Genetic information points to the involvement of transient receptor potential (TRP) channels in pain mechanism. TRPA1, an ion channel on the trigeminal (and most other sensory) nerves is the major oxidative threat sensor. It is activated by various irritants and agents releasing the pro-migraine peptide, calcitonin gene-related peptide through this nerve pathway. TRPA1 agonists release chemicals that cause vascular dilation.

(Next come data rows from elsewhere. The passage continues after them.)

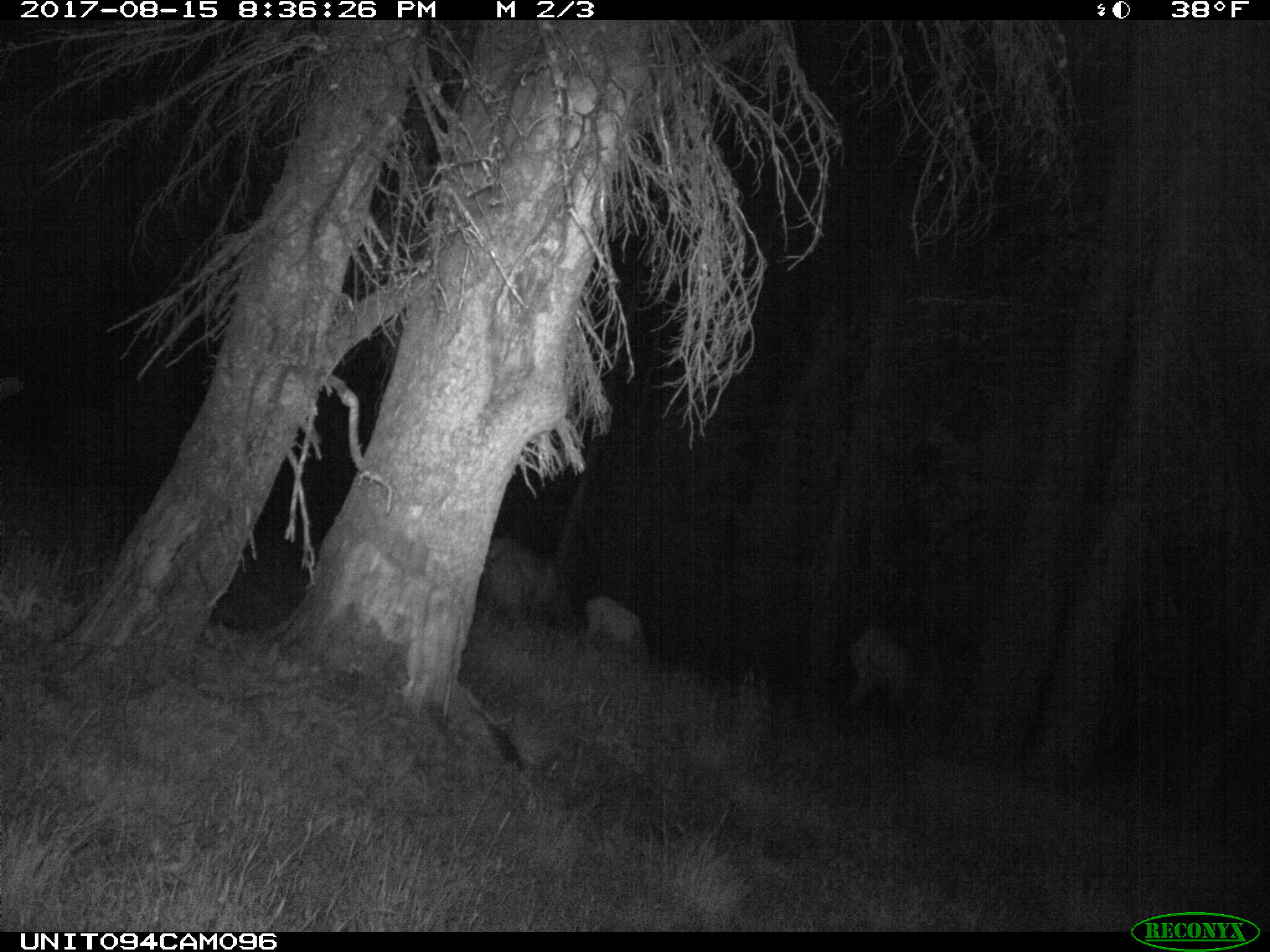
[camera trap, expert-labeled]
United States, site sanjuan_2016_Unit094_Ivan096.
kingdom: Animalia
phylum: Chordata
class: Mammalia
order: Artiodactyla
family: Cervidae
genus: Cervus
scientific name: Cervus elaphus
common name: red deer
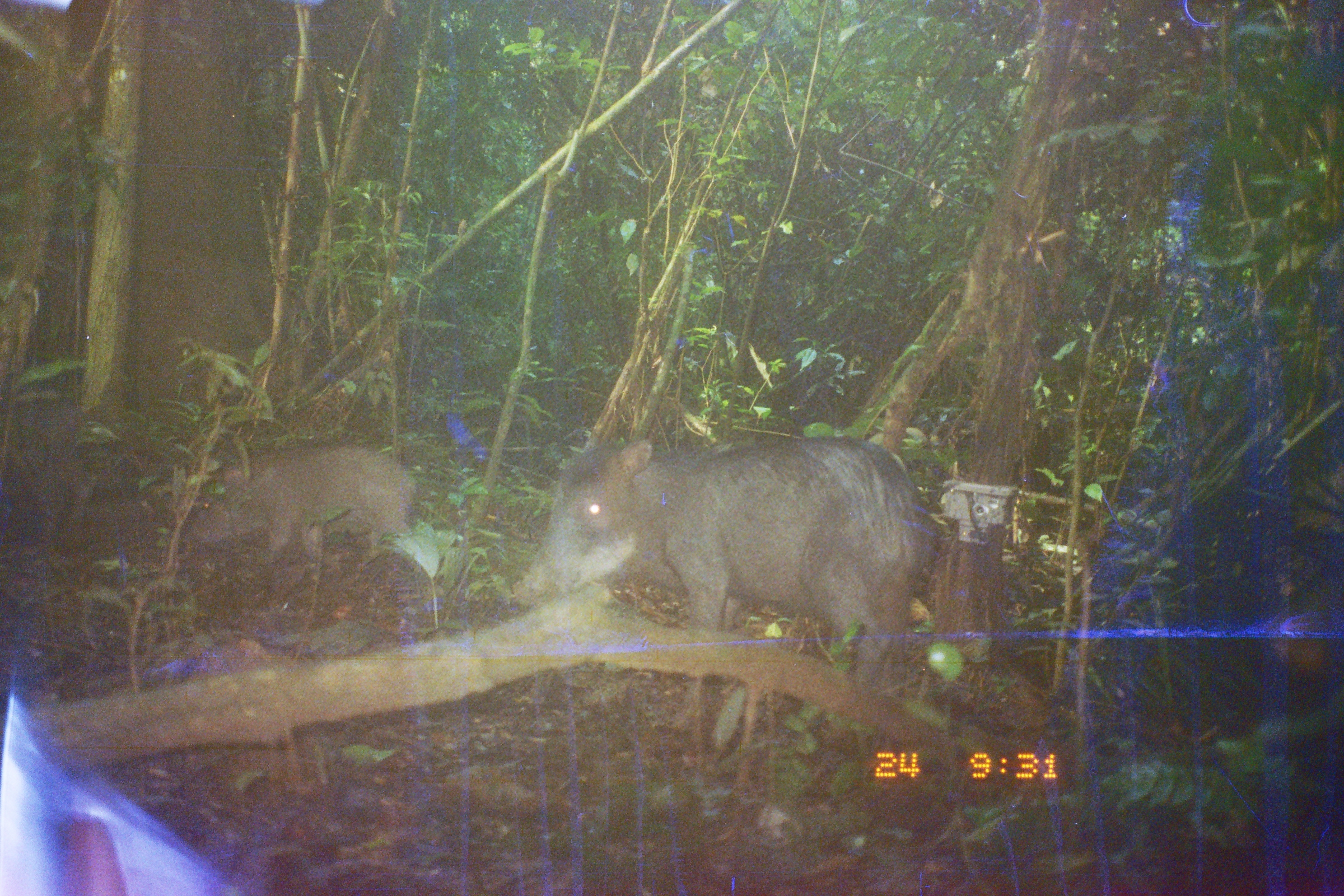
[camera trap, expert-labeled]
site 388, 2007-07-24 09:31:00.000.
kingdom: Animalia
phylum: Chordata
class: Mammalia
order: Artiodactyla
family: Tayassuidae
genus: Tayassu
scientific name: Tayassu pecari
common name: white-lipped peccary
Tayassu pecari (white-lipped peccary).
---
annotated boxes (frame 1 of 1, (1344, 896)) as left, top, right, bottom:
tayassu pecari: 507, 438, 936, 731; 177, 439, 426, 575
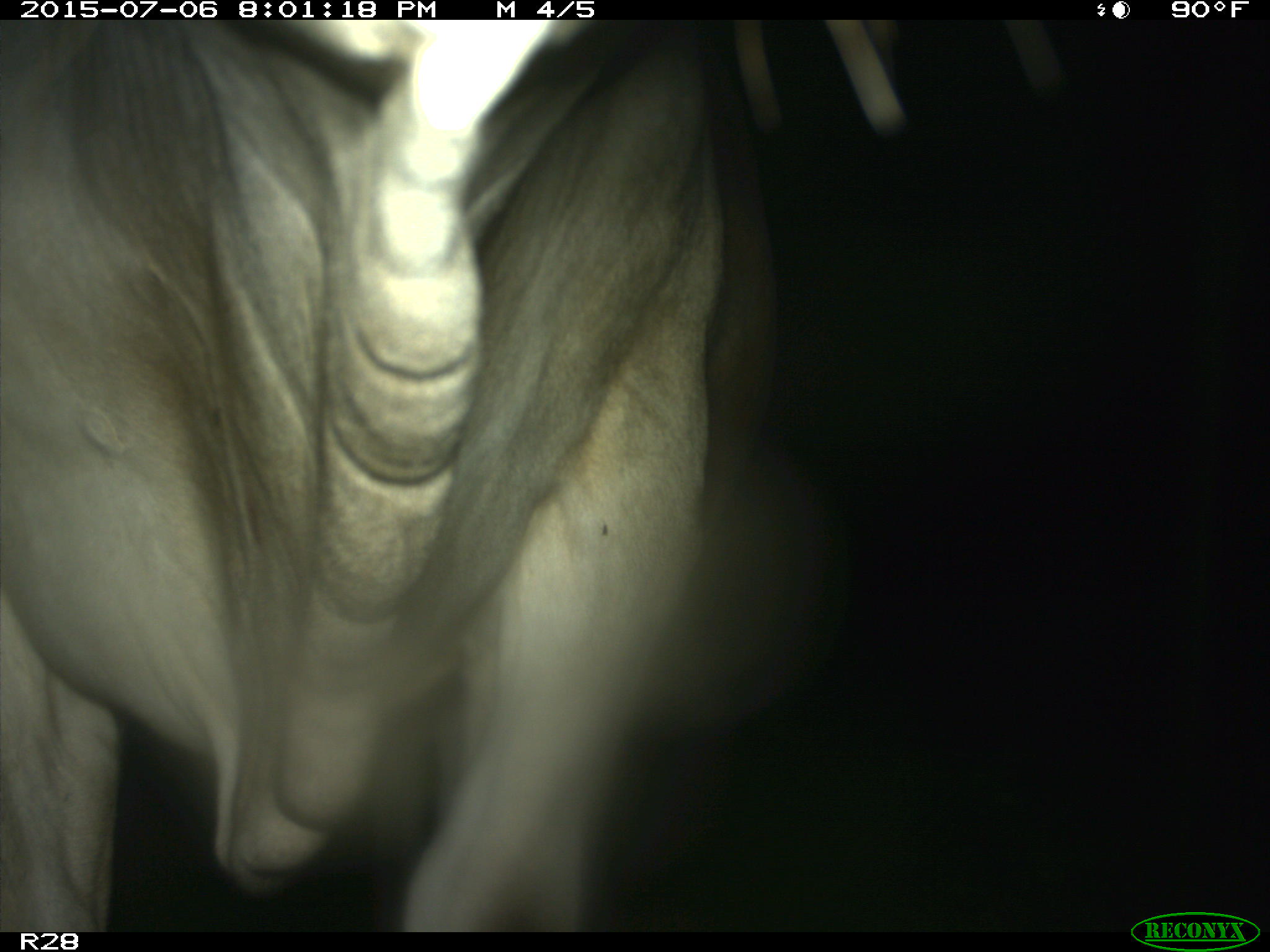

Working out the things that are triggering the body’s threat receptors (Toll-like receptors) is critical to dealing with these problems. The work by Dean Watson and other researchers eg Roger O’Toole has changed the way we look at migraine, and I believe, should also be applied to Visual Snow. But as in migraine, once these processes are activated, and brainstem sensitization has occurred, other potential drivers come into play. But each one you remove can improve the quality of life in someone with this immeasurably.

1. Lauschke,J., Plant, G., Fraser, C.: Visual Snow: A thalamocortical dysrhymia of the visual pathway?. Journal of Clinical Neuroscience 28 (2016) 123-127.

3. Lauschke,J, Plant,J, Fraser,C. Visual snow: A thalamocortical dysrhythmia of the visual pathway? 2015. Journal of Clinical Neuroscience. doi: 10.1016/j.jocn.2015.12.001. Epub 2016 Jan 11. PMID: 26791474.